PASSAGE PROVIDED:
----
And if you already have a google account - why not leave a comment today?
Sunday, March 16, 2008
Barrenjoey Lighthouse
Walking up the beach on the Pittwater side of Barrenjoey Headland - we are off up to the lighthouse you can see up there
Anna taking a break halfway up
George and Anna have a pretty frenetic social life here, and as their taxi driver I do too. Most weekends are full of sport plus extra children sleeping on put-me-ups around the house. In many respects I love having a home where children are keen to visit and where their parents feel confident that they will be well looked after, but every now and again I would like to have the house to ourselves and not share the my children with their friends. In the last couple of weeks we have had Joel, Jack, Eben, Luke, Chloe and Georgie for sleepovers - all lovely kids, but lots of noise, mess, late nights and bedlinen!
As a result, this weekend was declared a sleepover free zone, and today a family only day. This plan was greeted with a decided lack of enthusiasm from George and Anna, but Andrew and I perservered - despite feeling like the world's worst parents when fighting off requests from all corners for various apparently enormously important social events!
Having been for a great walk with Sharon and Joel on Friday to the top of the Barrenjoey Headland (Joel should have been at school but, as 6 year olds are inclined to do, he had been suffering from a mysterious ailment in the morning, of which by lunch time he had been miraculously cured...), we thought it would be fun to do the walk again with the children, have a look around the lighthouse, and then retire to the beach.
We started the morning with a fun game I have invented called tidying up the house. I am the only person who is keen on this game, but Andrew and the children reluctantly joined in. It involves going methodically from room to room collecting all the things which belong to you, and then returning them to your room. I follow with a black sack getting everyone to pick up bits of rubbish. The final stage is to go to your room and tidy that up. Can't understand why everyone was so negative about it myself....and of course we wouldn't have to play the game IF EVERYONE PUT EVERYTHING BACK IN THE RIGHT PLACE IN THE FIRST PLACE. I know women across the world are nodding their heads in agreement...
Anyway - back to our lovely family day...
Barrenjoey Headland is the rocky outcrop at the end of the Palm Beach peninsula with Pittwater on one side and the ocean on the other. You will have seen it in the opening credits on Home and Away, if you ever watch it, because the programme is filmed there. It's 350 feet about sea level, and is therefore a pretty steep walk up steps hewn out of the rock to get there. Although it is tiring - especially in the heat - the view when you get to the top is plenty rewarding enough to make it worthwhile. You can see all the way up the central coast in one direction, and in the other you can make out Centrepoint Tower in Sydney city centre. We went on the tour of the lighthouse and found out that the tower and the buildings had been built by convicts, who had dragged great chunks of sandstone up there for the construction. Given that it was tough carrying nothing but a water bottle, I reckon that was quite an achievement!
----
COLLECTED DATA:
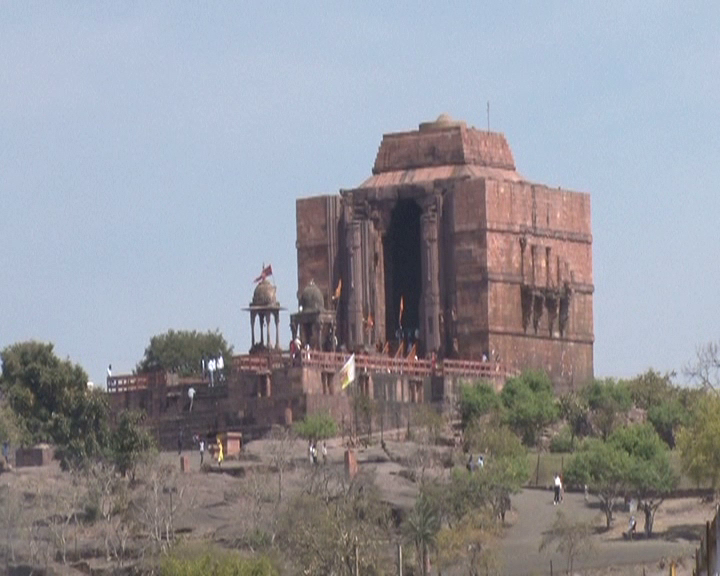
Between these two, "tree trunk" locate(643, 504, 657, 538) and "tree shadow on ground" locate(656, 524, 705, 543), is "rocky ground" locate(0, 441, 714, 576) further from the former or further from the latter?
"tree trunk" locate(643, 504, 657, 538)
----
PROBLEMS TO WORK ON:
[1] From the passage about Barrenjoey Lighthouse, set down the part that opens with the words containing "Sunday, March 16, 2008" and closes with "nights and bedlinen!".
[2] In the passage about Barrenjoey Lighthouse, who built the lighthouse tower and buildings?

THE REPLIES:
[1]
Sunday, March 16, 2008
Barrenjoey Lighthouse
Walking up the beach on the Pittwater side of Barrenjoey Headland - we are off up to the lighthouse you can see up there
Anna taking a break halfway up
George and Anna have a pretty frenetic social life here, and as their taxi driver I do too. Most weekends are full of sport plus extra children sleeping on put-me-ups around the house. In many respects I love having a home where children are keen to visit and where their parents feel confident that they will be well looked after, but every now and again I would like to have the house to ourselves and not share the my children with their friends. In the last couple of weeks we have had Joel, Jack, Eben, Luke, Chloe and Georgie for sleepovers - all lovely kids, but lots of noise, mess, late nights and bedlinen!

[2] Convicts built them, dragging great chunks of sandstone up the headland for the construction.